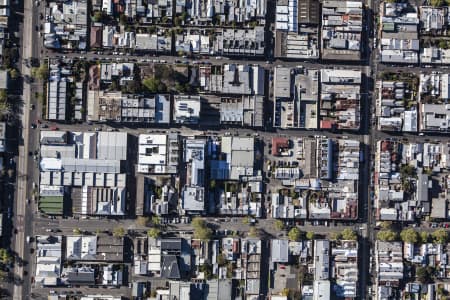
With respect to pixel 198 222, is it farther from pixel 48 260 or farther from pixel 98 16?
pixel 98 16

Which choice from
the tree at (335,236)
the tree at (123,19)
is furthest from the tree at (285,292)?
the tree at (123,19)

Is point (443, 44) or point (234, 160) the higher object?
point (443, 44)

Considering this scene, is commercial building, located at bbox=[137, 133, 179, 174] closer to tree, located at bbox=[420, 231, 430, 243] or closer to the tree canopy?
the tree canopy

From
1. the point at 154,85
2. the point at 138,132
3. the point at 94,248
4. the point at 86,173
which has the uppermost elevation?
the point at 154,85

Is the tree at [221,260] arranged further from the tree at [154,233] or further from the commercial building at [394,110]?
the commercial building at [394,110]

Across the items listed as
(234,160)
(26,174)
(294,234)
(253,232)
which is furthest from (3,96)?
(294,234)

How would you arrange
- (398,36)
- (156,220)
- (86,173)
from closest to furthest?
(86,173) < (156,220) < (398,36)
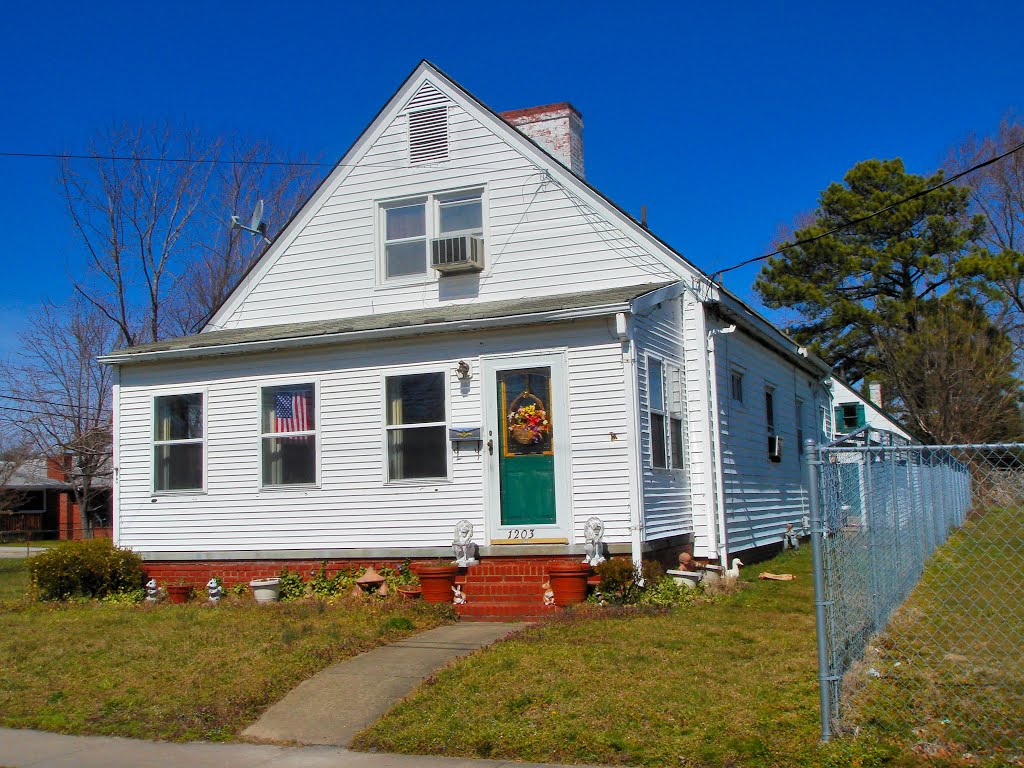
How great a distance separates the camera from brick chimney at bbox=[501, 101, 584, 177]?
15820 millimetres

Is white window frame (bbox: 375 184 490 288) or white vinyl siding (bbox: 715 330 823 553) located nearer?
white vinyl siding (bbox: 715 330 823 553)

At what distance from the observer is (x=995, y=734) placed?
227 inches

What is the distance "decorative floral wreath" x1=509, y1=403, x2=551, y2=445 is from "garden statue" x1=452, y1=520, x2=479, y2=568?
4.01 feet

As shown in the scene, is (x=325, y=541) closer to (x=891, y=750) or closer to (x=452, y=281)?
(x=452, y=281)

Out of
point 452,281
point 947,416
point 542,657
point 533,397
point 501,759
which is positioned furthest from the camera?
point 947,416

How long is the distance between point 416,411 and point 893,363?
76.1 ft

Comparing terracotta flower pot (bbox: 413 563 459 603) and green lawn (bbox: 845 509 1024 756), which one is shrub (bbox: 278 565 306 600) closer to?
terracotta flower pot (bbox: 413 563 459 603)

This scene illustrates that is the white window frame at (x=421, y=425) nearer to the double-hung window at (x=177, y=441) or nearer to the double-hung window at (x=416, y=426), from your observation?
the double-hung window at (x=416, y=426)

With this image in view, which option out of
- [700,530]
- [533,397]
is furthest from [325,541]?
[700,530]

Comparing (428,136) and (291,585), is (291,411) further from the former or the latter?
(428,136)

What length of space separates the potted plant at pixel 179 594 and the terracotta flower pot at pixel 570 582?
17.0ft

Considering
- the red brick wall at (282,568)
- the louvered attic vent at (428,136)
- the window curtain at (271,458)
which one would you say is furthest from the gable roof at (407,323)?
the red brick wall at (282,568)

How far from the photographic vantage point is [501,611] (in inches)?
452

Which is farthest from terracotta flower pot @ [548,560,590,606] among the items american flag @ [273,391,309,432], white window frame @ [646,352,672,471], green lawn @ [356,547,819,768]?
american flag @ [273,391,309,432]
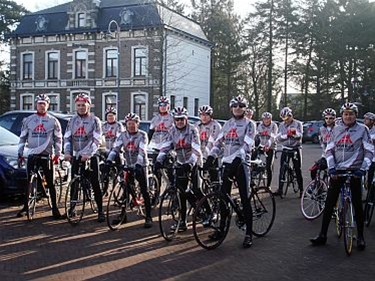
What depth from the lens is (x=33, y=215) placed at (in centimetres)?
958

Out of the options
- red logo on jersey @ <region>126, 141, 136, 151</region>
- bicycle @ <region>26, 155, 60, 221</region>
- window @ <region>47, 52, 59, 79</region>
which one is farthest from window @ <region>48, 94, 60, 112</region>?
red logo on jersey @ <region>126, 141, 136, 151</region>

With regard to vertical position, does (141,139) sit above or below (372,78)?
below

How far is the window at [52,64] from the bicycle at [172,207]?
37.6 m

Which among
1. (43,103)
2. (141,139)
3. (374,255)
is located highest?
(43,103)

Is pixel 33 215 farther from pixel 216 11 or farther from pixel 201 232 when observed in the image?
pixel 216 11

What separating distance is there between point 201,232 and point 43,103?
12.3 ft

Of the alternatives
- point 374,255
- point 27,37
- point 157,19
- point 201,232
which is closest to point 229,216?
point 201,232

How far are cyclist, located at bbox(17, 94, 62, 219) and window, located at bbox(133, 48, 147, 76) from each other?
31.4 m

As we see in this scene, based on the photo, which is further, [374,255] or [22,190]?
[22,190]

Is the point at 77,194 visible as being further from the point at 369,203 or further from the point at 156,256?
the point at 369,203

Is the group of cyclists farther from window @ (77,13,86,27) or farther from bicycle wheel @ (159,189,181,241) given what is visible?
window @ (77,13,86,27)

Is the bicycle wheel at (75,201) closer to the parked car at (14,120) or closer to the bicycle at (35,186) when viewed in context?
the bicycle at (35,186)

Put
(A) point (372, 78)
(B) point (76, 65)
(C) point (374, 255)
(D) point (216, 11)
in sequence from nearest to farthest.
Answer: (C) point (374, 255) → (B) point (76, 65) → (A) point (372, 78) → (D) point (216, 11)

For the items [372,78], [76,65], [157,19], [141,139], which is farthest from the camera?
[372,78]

» Task statement
Retype the full listing, line for line, omitting the pictures.

» Result for this exercise
With respect to pixel 198 222, is it farther from pixel 48 260 or farther from pixel 98 16?
pixel 98 16

Which choice from
the tree at (335,236)
the tree at (123,19)
is furthest from the tree at (285,292)?
the tree at (123,19)

Is point (443, 44) or point (234, 160) the higher object?
point (443, 44)

Considering this scene, is commercial building, located at bbox=[137, 133, 179, 174] closer to tree, located at bbox=[420, 231, 430, 243] or closer to the tree canopy?
the tree canopy

From
1. the point at 154,85
2. the point at 138,132
3. the point at 94,248
4. the point at 86,173
which has the uppermost elevation?
the point at 154,85

Is the tree at [221,260] arranged further from the tree at [154,233] or further from the commercial building at [394,110]?
the commercial building at [394,110]

Across the items listed as
(234,160)
(26,174)
(294,234)
(253,232)
which is furthest from (3,96)?
(294,234)

How would you arrange
- (398,36)
- (156,220)
- (86,173)
from closest to furthest?
(86,173) < (156,220) < (398,36)
How great a distance separates the camera from brick chimney at bbox=[501, 101, 584, 177]?
15820 millimetres

Is white window frame (bbox: 375 184 490 288) or white vinyl siding (bbox: 715 330 823 553) located nearer?
white vinyl siding (bbox: 715 330 823 553)

At what distance from the observer is (x=995, y=734) placed?
227 inches

What is the distance "decorative floral wreath" x1=509, y1=403, x2=551, y2=445 is from "garden statue" x1=452, y1=520, x2=479, y2=568?
4.01 feet

As shown in the scene, is (x=325, y=541) closer to (x=891, y=750) or closer to (x=452, y=281)?
(x=452, y=281)

Out of
point 452,281
point 947,416
point 542,657
point 533,397
point 501,759
which is positioned furthest from the camera?
point 947,416

How long is the distance between point 416,411 and point 893,363?
76.1 ft

Comparing terracotta flower pot (bbox: 413 563 459 603) and green lawn (bbox: 845 509 1024 756), which one is shrub (bbox: 278 565 306 600) closer to?
terracotta flower pot (bbox: 413 563 459 603)

This scene illustrates that is the white window frame at (x=421, y=425) nearer to the double-hung window at (x=177, y=441) or nearer to the double-hung window at (x=416, y=426), from your observation?
the double-hung window at (x=416, y=426)

With this image in view, which option out of
- [700,530]
- [533,397]
is furthest from [325,541]?
[700,530]

Comparing (428,136) and (291,585), is (291,411) further from the former or the latter?
(428,136)

What length of space separates the potted plant at pixel 179 594 and the terracotta flower pot at pixel 570 582?
17.0ft

Considering
- the red brick wall at (282,568)
- the louvered attic vent at (428,136)
- the window curtain at (271,458)
which one would you say is furthest from the gable roof at (407,323)?
the red brick wall at (282,568)

How far from the photographic vantage point is [501,611] (in inches)?
452

Which is farthest from terracotta flower pot @ [548,560,590,606] among the items american flag @ [273,391,309,432], white window frame @ [646,352,672,471], green lawn @ [356,547,819,768]?
american flag @ [273,391,309,432]
What depth from the lens is (x=33, y=215) placed at (in centimetres)?
958

Out of the options
- red logo on jersey @ <region>126, 141, 136, 151</region>
- bicycle @ <region>26, 155, 60, 221</region>
- window @ <region>47, 52, 59, 79</region>
which one is farthest from window @ <region>48, 94, 60, 112</region>?
red logo on jersey @ <region>126, 141, 136, 151</region>

With regard to vertical position, does (141,139) sit above or below (372,78)?
below

How far is the window at [52,64] from the bicycle at [172,207]?
37.6 m

Which among
1. (43,103)
2. (141,139)
3. (374,255)
is located highest?
(43,103)

Is pixel 33 215 farther from pixel 216 11 or farther from pixel 201 232 when observed in the image?
pixel 216 11

What separating distance is there between point 201,232 and point 43,103?
12.3 ft

Of the alternatives
- point 374,255
- point 27,37
- point 157,19
- point 201,232
which is closest to point 229,216?
point 201,232

How far are cyclist, located at bbox(17, 94, 62, 219) and window, located at bbox(133, 48, 147, 76) from each other?
31.4 m

As we see in this scene, based on the photo, which is further, [374,255] or [22,190]?
[22,190]

Is the point at 77,194 visible as being further from the point at 369,203 or further from the point at 156,256?
the point at 369,203

Is the group of cyclists farther from window @ (77,13,86,27) or farther from bicycle wheel @ (159,189,181,241) given what is visible?
window @ (77,13,86,27)

Is the bicycle wheel at (75,201) closer to the parked car at (14,120) or closer to the bicycle at (35,186) when viewed in context?
the bicycle at (35,186)

Put
(A) point (372, 78)
(B) point (76, 65)
(C) point (374, 255)
(D) point (216, 11)
in sequence from nearest to farthest.
Answer: (C) point (374, 255) → (B) point (76, 65) → (A) point (372, 78) → (D) point (216, 11)

For the items [372,78], [76,65], [157,19], [141,139], which is farthest from the camera?
[372,78]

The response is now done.